Si ce blocage s’aggrave, les communications sont complètement fermées; le cœur, les esprits, la faculté d’être conscient, ne sont plus présents au niveau des organes des sens, et l’on perd connaissance.
À l’inverse, la tristesse compromet la bonne distribution du sang, empêche les xīn bāoluò de commander régulièrement les circulations sanguines
(血脉 xuè mài). Les effets peuvent atteindre différentes parties du corps, comme le bas-ventre où l’utérus collecte le sang, où l’intestin grêle garde séparés les liquides corporels et le sang en contrôlant son feu.
- 悲哀太甚
則胞絡絕
胞絡絕
則陽氣內動
發則心下崩數溲血也 - Quand tristesse et affliction sont intenses
les protections vitales et leurs connexions se rompent
s’étant rompus, les souffles yang s’agitent à l’interne
Quand ça se déclenche
le Cœur fait descendre sous forme d’hémorragie utérines et de fréquentes hématuries
Le chapitre 39 du Suwen, nous montrait la tristesse faire obstacle aux circulations qui partent de la poitrine, et comment les souffles, bloqués, disparaissaient, détruits par la chaleur. Au chapitre 44 du Suwen, les connexions propres aux protections vitales s’interrompent sous la pression des souffles, et les souffles yang, emprisonnés, s’excitent et créent l’agitation. Le sang sort de ses conduits, et même du corps, sous la pression de la chaleur.
胞絡 bāo luò
Les connexions propres aux protections vitales, peut s’entendre
ici de plusieurs manières :
- C’est le 心包絡 xīn bāoluò, les enveloppes qui protègent le cœur et les réseaux de connexions qui en émanent pour relier tout l’être au cœur, centre de la vitalité consciente et maître de la circulation régulière du sang.
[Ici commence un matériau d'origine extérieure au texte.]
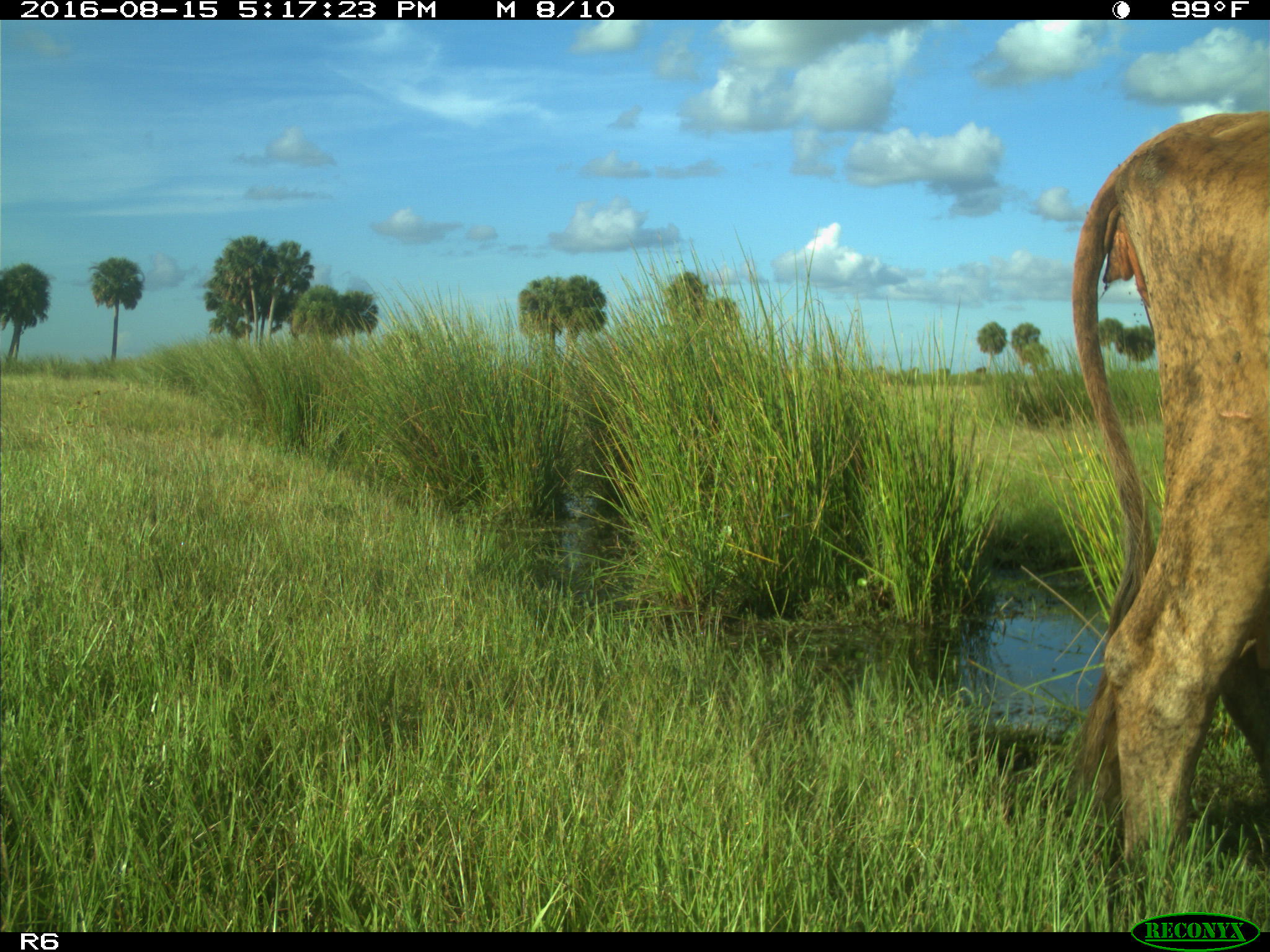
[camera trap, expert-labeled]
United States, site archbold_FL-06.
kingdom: Animalia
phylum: Chordata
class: Mammalia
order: Artiodactyla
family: Bovidae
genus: Bos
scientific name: Bos taurus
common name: domestic cow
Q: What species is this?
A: Bos taurus (domestic cow).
La chaleur excessive de la région du cœur trouble la norme de circulation qu’il donne au sang; la manifestation se fait au niveau de l’orifice inférieur antérieur.
- C’est le vaisseau d’assaut, qui donne la première norme d’organisation de la circulation du sang dans l’être en formation et qui se diffuse dans la poitrine.
- Ce sont les trajets de souffles liés à l’utérus, là où une nouvelle vie s’enveloppe et se protège, en lien avec les reins chez la femme.
Quoiqu’il en soit, il y a mauvais épanouissement des souffles, obstruction et chaleur provoquant des ébranlements à l’interne ; la défense et les communications du cœur sont mal assurées; les reins sont impliqués et le foie aussi.
Le foie est impliqué à plusieurs titres : il thésaurise le sang, c’est-à-dire qu’il régule la quantité de sang à garder en réserve ou à libérer dans le corps, pour un effort musculaire, pour les menstrues …etc. Il donne l’élan pour les circulations et les émissions, jusqu’à la sortie hors du corps; à ce titre, il participe à la régulation des orifices inférieurs. Privé d’essences, de yin,
pour contrebalancer son mâle dynamisme, le Foie s’emporte, génère une chaleur qui produit ces circulations erratiques du sang au bas-ventre. L’intestin grêle, associé au feu, est particulièrement sensible à cette chaleur; elle peut perturber son fonctionnement et provoquer des hématuries. Le cœur peut également transmettre sa chaleur à l’intestin grêle.